### [COLLECTED DATA]
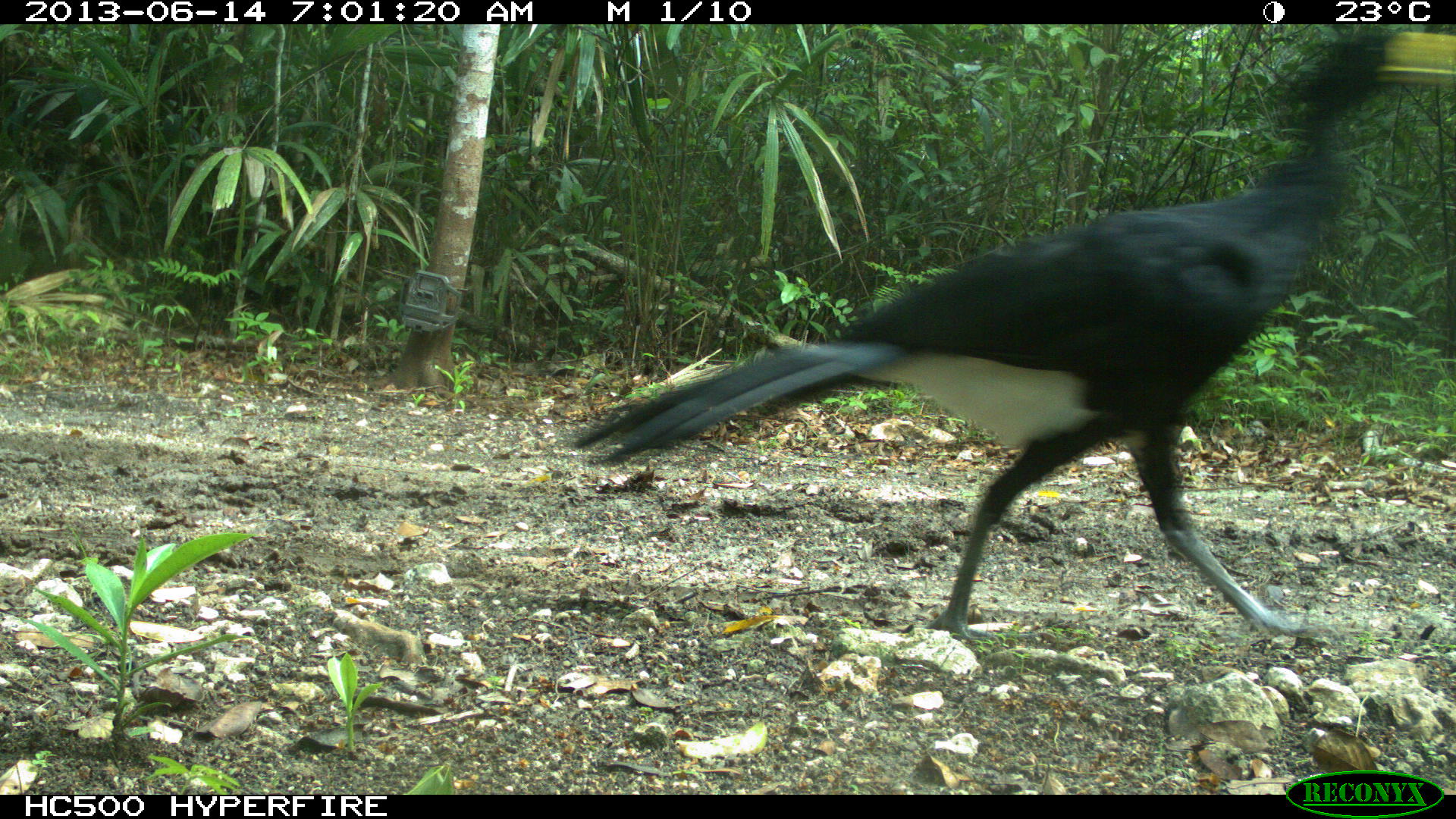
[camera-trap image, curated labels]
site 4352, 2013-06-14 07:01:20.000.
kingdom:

### [INSTRUCTIONS TO FOLLOW]
Repeat the data word for word. Images are not part of the copy.

### [WRITTEN ANSWER]
[camera-trap image, curated labels]
site 4352, 2013-06-14 07:01:20.000.
kingdom:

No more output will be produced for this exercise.